At these kinds of scales, computer networking becomes almost a lifeform of its own, exhibiting strange behaviors under precise conditions that are either impossible to recreate under lab conditions for diagnostics or only occur under those conditions at random, requiring vast reams of instrumentation data of control flow through an application over long periods of time to understand internal application state and which functions are producing impossible return values that violate their documented constraints. Thankfully, using GCS and BigQuery (not to mention GCP's extensive network diagnostic tools) such instrumentation can simply be left to generate unlimited realtime streams that are trivial to analyze in realtime, but actually understanding how those return values came to be and what mitigation strategies will work to prevent the behavior is rarely obvious, especially when both documentation and kernel or application layer source suggest the function cannot actually return those values under those conditions.

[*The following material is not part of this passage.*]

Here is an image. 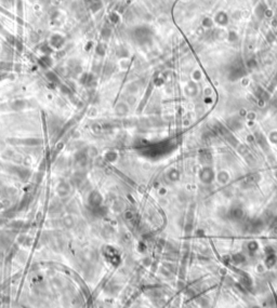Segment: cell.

Within GDELT our crawlers typically use several channels of communication, with streaming connections directly to GCS to archive large amounts of data in realtime, BigQuery ingest of GCS streams for analysis and a fabric of coordination, tasking, shaping and sink servers that manage our fleets. Each of those servers were based on a core base server architecture tailored to their specific needs that has served us well under GDELT 2.0.

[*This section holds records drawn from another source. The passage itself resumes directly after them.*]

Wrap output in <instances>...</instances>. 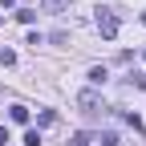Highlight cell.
<instances>
[{
  "mask_svg": "<svg viewBox=\"0 0 146 146\" xmlns=\"http://www.w3.org/2000/svg\"><path fill=\"white\" fill-rule=\"evenodd\" d=\"M73 106H77L85 118H102V114H106V102H102V98L94 94V89H81V94L73 98Z\"/></svg>",
  "mask_w": 146,
  "mask_h": 146,
  "instance_id": "cell-1",
  "label": "cell"
},
{
  "mask_svg": "<svg viewBox=\"0 0 146 146\" xmlns=\"http://www.w3.org/2000/svg\"><path fill=\"white\" fill-rule=\"evenodd\" d=\"M94 25H98V33L106 36V41H114V36H118V16H114V8H98Z\"/></svg>",
  "mask_w": 146,
  "mask_h": 146,
  "instance_id": "cell-2",
  "label": "cell"
},
{
  "mask_svg": "<svg viewBox=\"0 0 146 146\" xmlns=\"http://www.w3.org/2000/svg\"><path fill=\"white\" fill-rule=\"evenodd\" d=\"M8 118H12L16 126H25V122H29V106H8Z\"/></svg>",
  "mask_w": 146,
  "mask_h": 146,
  "instance_id": "cell-3",
  "label": "cell"
},
{
  "mask_svg": "<svg viewBox=\"0 0 146 146\" xmlns=\"http://www.w3.org/2000/svg\"><path fill=\"white\" fill-rule=\"evenodd\" d=\"M106 77H110L106 65H94V69H89V81H94V85H106Z\"/></svg>",
  "mask_w": 146,
  "mask_h": 146,
  "instance_id": "cell-4",
  "label": "cell"
},
{
  "mask_svg": "<svg viewBox=\"0 0 146 146\" xmlns=\"http://www.w3.org/2000/svg\"><path fill=\"white\" fill-rule=\"evenodd\" d=\"M41 4H45V12H65L69 0H41Z\"/></svg>",
  "mask_w": 146,
  "mask_h": 146,
  "instance_id": "cell-5",
  "label": "cell"
},
{
  "mask_svg": "<svg viewBox=\"0 0 146 146\" xmlns=\"http://www.w3.org/2000/svg\"><path fill=\"white\" fill-rule=\"evenodd\" d=\"M65 146H89V134H85V130H81V134H73Z\"/></svg>",
  "mask_w": 146,
  "mask_h": 146,
  "instance_id": "cell-6",
  "label": "cell"
},
{
  "mask_svg": "<svg viewBox=\"0 0 146 146\" xmlns=\"http://www.w3.org/2000/svg\"><path fill=\"white\" fill-rule=\"evenodd\" d=\"M0 65H16V53L12 49H0Z\"/></svg>",
  "mask_w": 146,
  "mask_h": 146,
  "instance_id": "cell-7",
  "label": "cell"
},
{
  "mask_svg": "<svg viewBox=\"0 0 146 146\" xmlns=\"http://www.w3.org/2000/svg\"><path fill=\"white\" fill-rule=\"evenodd\" d=\"M16 21H25V25H33V21H36V12H33V8H21V12H16Z\"/></svg>",
  "mask_w": 146,
  "mask_h": 146,
  "instance_id": "cell-8",
  "label": "cell"
},
{
  "mask_svg": "<svg viewBox=\"0 0 146 146\" xmlns=\"http://www.w3.org/2000/svg\"><path fill=\"white\" fill-rule=\"evenodd\" d=\"M25 146H41V130H29L25 134Z\"/></svg>",
  "mask_w": 146,
  "mask_h": 146,
  "instance_id": "cell-9",
  "label": "cell"
},
{
  "mask_svg": "<svg viewBox=\"0 0 146 146\" xmlns=\"http://www.w3.org/2000/svg\"><path fill=\"white\" fill-rule=\"evenodd\" d=\"M12 142V134H8V126H0V146H8Z\"/></svg>",
  "mask_w": 146,
  "mask_h": 146,
  "instance_id": "cell-10",
  "label": "cell"
},
{
  "mask_svg": "<svg viewBox=\"0 0 146 146\" xmlns=\"http://www.w3.org/2000/svg\"><path fill=\"white\" fill-rule=\"evenodd\" d=\"M102 146H118V134H102Z\"/></svg>",
  "mask_w": 146,
  "mask_h": 146,
  "instance_id": "cell-11",
  "label": "cell"
},
{
  "mask_svg": "<svg viewBox=\"0 0 146 146\" xmlns=\"http://www.w3.org/2000/svg\"><path fill=\"white\" fill-rule=\"evenodd\" d=\"M0 4H16V0H0Z\"/></svg>",
  "mask_w": 146,
  "mask_h": 146,
  "instance_id": "cell-12",
  "label": "cell"
},
{
  "mask_svg": "<svg viewBox=\"0 0 146 146\" xmlns=\"http://www.w3.org/2000/svg\"><path fill=\"white\" fill-rule=\"evenodd\" d=\"M142 25H146V12H142Z\"/></svg>",
  "mask_w": 146,
  "mask_h": 146,
  "instance_id": "cell-13",
  "label": "cell"
},
{
  "mask_svg": "<svg viewBox=\"0 0 146 146\" xmlns=\"http://www.w3.org/2000/svg\"><path fill=\"white\" fill-rule=\"evenodd\" d=\"M142 61H146V49H142Z\"/></svg>",
  "mask_w": 146,
  "mask_h": 146,
  "instance_id": "cell-14",
  "label": "cell"
},
{
  "mask_svg": "<svg viewBox=\"0 0 146 146\" xmlns=\"http://www.w3.org/2000/svg\"><path fill=\"white\" fill-rule=\"evenodd\" d=\"M0 21H4V16H0Z\"/></svg>",
  "mask_w": 146,
  "mask_h": 146,
  "instance_id": "cell-15",
  "label": "cell"
}]
</instances>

As we transition to GDELT 3.0 we are leveraging our lessons learned at these scales to develop a new generation of server architecture that is much more readily able to handle these edge cases, including new embedded guard protocols layered on top of our data, adaptive load sharing and dynamic healing that have proven exceptionally capable in our pilot infrastructure to date. Most importantly, we have stripped away all of the high-level libraries and interface layers and rearchitected our servers to operate directly on the socket objects using the lowest possible C operands at all times to ensure we control the entire pipeline directly with complete visibility to both shape the flow of data far more effectively and make more informed decisions about root cause problems in realtime to select the best possible mitigation strategy for different classes of problems, from retrying a transmission to restarting a VM. We have also instituted permanent module-level instrumentation of all crawlers and servers that stream a live heartbeat of module-level status and health indicators into a series of internal BigQuery tables that allow us to proactively monitor for problems and better understand macro-level behaviors over time. We're excited to see where this new server architecture takes us as we complete development and begin rolling it out!